Two members of the Caltech community—engineering professor P. P. Vaidyanathan and Jet Propulsion Laboratory chief engineer A. Miguel San Martin—have been elected to the National Academy of Engineering (NAE). Election to the NAE is considered among the highest professional distinctions in the engineering field.
This year, the NAE welcomed 86 new members and 18 foreign members, bringing the total U.S. membership to 2,297 and the number of foreign members to 272.

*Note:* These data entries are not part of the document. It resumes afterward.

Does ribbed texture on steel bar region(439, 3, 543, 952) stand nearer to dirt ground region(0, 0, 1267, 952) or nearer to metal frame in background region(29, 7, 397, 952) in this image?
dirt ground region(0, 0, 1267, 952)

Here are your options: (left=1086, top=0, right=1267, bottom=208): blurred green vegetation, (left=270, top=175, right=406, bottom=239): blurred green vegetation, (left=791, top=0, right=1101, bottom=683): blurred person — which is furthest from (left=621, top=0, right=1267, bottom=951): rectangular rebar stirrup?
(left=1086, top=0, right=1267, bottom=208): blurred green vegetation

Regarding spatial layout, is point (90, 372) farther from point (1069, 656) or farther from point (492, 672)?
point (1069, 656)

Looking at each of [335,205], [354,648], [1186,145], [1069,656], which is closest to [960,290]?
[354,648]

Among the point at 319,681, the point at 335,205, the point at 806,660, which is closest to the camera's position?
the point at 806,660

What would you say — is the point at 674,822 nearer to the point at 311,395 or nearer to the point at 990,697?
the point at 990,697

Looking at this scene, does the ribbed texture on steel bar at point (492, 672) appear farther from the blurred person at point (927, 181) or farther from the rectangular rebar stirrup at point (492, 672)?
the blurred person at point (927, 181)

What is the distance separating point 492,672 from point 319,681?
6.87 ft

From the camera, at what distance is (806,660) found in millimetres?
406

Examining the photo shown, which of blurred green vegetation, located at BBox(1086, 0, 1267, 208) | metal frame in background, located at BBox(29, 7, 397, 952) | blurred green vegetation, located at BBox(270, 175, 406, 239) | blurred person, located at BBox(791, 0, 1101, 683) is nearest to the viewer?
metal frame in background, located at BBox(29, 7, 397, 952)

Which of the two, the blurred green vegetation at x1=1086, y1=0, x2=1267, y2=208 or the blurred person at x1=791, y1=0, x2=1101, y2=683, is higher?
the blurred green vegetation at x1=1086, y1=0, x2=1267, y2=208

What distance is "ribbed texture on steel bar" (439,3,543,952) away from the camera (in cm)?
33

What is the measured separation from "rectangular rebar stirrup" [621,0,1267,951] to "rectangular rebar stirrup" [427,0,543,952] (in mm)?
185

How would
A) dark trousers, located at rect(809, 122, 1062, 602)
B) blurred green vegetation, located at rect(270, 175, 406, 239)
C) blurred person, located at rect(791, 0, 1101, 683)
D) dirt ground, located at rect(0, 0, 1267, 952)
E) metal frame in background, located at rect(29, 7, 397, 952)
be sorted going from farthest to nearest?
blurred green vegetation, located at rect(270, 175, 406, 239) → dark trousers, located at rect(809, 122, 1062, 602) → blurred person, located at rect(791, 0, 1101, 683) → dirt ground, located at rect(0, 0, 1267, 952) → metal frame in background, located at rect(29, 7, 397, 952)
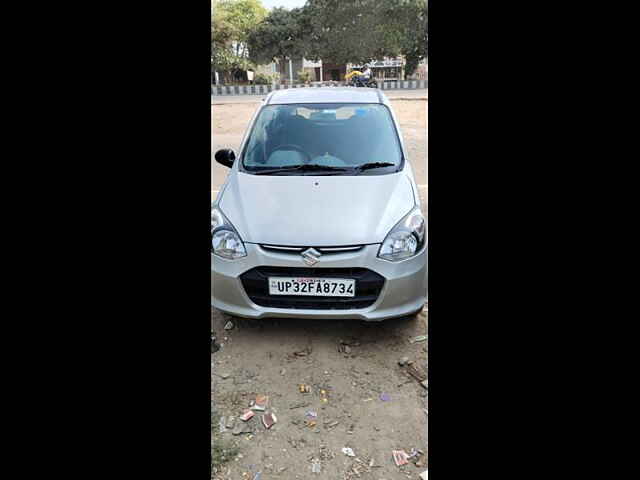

Vaidyanathan, the Kiyo and Eiko Tomiyasu Professor of Electrical Engineering, was selected for "contributions to digital filter bank theory and design." The award highlights Vaidyanathan's pioneering work on digital signal processing, which is foundational to digital communications. His research helped launch the field of multirate signal processing and digital filter banks, which have been used to improve the efficiency of digital communications, and of audio and image coders.
San Martin, chief engineer for guidance, navigation, and control at JPL (which Caltech manages for NASA), was the co-inventor of the sky crane system that allowed the Mars Curiosity rover to land safely on the Red Planet. He began working at JPL in 1985 and has participated in several missions, including the Pathfinder mission and the Spirit and Opportunity missions.
The newly elected class will be formally inducted into the NAE during a ceremony at the academy's annual meeting in Washington, D.C., on October 6.